Orlando Fringe 2022 Review: 'Shakespeare's Aliens'

The Bard's take on James Cameron

click to enlarge Orlando Fringe 2022 Review: 'Shakespeare's Aliens'
Orlando Fringe

The self-described cultured nerds behind last year’s award-winning Shakespeare’s Reservoir Dogs continue working their way down my list of all-time favorites with their latest Elizabethan stage adaptation of James Cameron’s seminal sci-if sequel.

Chuck Dent officiously narrates the tale of Ellen Ripley (Lynn Adams), sole survivor of the Spaceship Nostromo, as she returns to LV-426 on a Colonial Marines rescue mission. As her band of brothers (and sisters) are butchered by egg-spawned “demons,” Ripley and her adopted daughter Newt (Katherine Riley) struggle to survive and escape.

I’m a big fan of the unique niche Hardly Working has carved out for themselves, but Shakespeare’s Aliens is one of their less satisfying efforts, and my quibbles start with the casting. Playwright David Strauss is wonderfully weasely as the conniving corporate cutthroat Carter Burke, and Rob Del Medico’s howling Hudson provides much needed comic relief. But Damany Riley’s Hicks has little chemistry with Adams’s Ripley, whose hard-to-hear head voice simply can’t capture Sigourney Weaver’s husky heroism.
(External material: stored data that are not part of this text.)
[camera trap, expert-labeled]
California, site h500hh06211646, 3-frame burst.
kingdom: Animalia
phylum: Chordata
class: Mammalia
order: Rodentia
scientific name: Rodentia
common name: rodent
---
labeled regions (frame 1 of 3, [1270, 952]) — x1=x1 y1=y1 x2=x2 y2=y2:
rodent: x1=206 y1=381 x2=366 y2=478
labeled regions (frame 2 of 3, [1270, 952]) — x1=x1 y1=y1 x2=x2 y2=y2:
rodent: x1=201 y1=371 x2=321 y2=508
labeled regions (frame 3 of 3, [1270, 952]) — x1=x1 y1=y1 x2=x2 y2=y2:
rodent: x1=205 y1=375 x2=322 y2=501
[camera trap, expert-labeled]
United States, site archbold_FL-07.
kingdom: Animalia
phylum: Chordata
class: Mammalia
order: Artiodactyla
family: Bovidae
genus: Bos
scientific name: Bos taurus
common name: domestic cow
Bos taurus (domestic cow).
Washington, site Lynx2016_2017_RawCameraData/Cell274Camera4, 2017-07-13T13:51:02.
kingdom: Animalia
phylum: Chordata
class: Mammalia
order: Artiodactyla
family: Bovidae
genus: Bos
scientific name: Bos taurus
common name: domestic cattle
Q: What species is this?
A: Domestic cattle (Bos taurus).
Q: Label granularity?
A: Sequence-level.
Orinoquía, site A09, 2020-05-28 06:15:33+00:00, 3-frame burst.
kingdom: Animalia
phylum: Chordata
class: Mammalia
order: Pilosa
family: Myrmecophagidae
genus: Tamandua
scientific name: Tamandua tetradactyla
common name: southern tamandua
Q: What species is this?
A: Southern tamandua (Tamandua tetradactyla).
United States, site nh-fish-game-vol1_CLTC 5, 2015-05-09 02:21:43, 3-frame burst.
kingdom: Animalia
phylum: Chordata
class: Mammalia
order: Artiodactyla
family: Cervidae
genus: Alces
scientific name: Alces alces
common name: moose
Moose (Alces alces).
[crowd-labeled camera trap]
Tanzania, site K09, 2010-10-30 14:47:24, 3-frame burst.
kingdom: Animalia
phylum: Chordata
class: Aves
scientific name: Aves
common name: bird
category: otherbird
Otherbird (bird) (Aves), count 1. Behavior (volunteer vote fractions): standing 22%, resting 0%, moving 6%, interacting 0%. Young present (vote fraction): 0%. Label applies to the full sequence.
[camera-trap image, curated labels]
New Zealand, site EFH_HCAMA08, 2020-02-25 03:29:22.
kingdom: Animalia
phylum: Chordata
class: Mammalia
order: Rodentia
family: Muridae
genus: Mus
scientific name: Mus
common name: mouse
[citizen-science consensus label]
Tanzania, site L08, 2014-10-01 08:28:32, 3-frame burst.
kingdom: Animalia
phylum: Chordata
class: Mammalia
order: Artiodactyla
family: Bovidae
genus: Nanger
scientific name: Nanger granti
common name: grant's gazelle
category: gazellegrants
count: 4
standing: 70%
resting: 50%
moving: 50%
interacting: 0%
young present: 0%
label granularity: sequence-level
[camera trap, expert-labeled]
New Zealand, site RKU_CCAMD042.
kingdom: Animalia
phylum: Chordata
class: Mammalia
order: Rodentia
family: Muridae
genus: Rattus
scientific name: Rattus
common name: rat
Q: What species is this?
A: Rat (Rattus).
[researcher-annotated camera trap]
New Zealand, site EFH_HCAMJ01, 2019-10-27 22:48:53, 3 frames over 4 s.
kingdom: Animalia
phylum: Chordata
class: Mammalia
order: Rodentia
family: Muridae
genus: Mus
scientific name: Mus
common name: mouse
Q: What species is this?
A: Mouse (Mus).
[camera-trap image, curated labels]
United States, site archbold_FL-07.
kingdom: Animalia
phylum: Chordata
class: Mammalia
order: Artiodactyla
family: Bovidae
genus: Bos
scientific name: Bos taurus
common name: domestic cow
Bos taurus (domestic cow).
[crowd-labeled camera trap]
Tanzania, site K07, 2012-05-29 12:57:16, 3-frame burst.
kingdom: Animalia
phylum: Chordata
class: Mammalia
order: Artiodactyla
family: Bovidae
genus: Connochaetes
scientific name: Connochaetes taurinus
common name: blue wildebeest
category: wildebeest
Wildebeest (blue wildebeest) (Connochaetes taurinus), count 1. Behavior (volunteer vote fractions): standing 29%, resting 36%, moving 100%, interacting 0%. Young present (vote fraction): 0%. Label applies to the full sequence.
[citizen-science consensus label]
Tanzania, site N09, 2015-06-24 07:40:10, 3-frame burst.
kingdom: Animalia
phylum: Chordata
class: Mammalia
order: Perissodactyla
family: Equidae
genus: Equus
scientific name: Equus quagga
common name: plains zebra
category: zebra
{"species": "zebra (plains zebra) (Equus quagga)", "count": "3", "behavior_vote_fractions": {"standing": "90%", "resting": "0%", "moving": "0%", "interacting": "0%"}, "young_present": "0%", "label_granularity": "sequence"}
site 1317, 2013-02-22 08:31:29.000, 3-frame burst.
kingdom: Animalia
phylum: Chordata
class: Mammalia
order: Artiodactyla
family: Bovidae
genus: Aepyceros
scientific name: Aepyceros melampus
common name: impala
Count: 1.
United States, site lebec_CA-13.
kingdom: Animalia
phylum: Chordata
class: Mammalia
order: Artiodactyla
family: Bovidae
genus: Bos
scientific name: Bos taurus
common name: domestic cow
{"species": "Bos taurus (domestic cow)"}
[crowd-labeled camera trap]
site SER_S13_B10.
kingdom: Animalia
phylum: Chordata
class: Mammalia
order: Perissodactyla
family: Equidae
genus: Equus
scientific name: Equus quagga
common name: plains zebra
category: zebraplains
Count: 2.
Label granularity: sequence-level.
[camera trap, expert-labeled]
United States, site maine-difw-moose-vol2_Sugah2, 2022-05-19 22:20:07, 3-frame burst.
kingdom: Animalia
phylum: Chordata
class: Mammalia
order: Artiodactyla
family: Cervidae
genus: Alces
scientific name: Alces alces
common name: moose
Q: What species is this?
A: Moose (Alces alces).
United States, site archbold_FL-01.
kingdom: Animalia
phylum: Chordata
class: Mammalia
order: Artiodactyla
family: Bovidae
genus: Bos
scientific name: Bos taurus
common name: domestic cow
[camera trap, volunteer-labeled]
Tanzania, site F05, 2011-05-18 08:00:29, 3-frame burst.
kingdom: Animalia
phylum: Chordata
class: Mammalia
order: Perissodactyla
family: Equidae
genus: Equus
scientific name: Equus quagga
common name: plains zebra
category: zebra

Director John Reid Adams’s staging of several moments only makes sense if you already know the movie well, and other sequences seem unnecessarily slow. Unlike their earlier productions, which firmly reframed their contemporary plots into antique setting, Aliens’ aesthetics feature an anachronistic confusion of futuristic firepower and ancient armor. Much effort was obviously invested in the elaborate DIY costumes and creatures (created by Wendy Cox and Alan Ostrander) but the results are a mixed bag: the imposing Alien queen is missing its signature head frill, but Ripley’s PVC pipe Power Loader is pretty darn nifty.

This show would definitely land in the lower half of this troupe’s half-dozen deep oeuvre if it weren’t for the adrenaline-fueled action scenes choreographed by Bill Warriner, which let slip the dogs of war with chest-bursting puppets, ear-bursting sound effects, and the most immersive employment of The Abbey’s moving lights I’ve seen all festival. Although I didn’t find it nearly as engaging and imaginative as last year’s gender-bent Tarantino tribute, science fiction fans who know their Xenomorphs from ‘Zounds will want to catch this one before “this game hath ended.”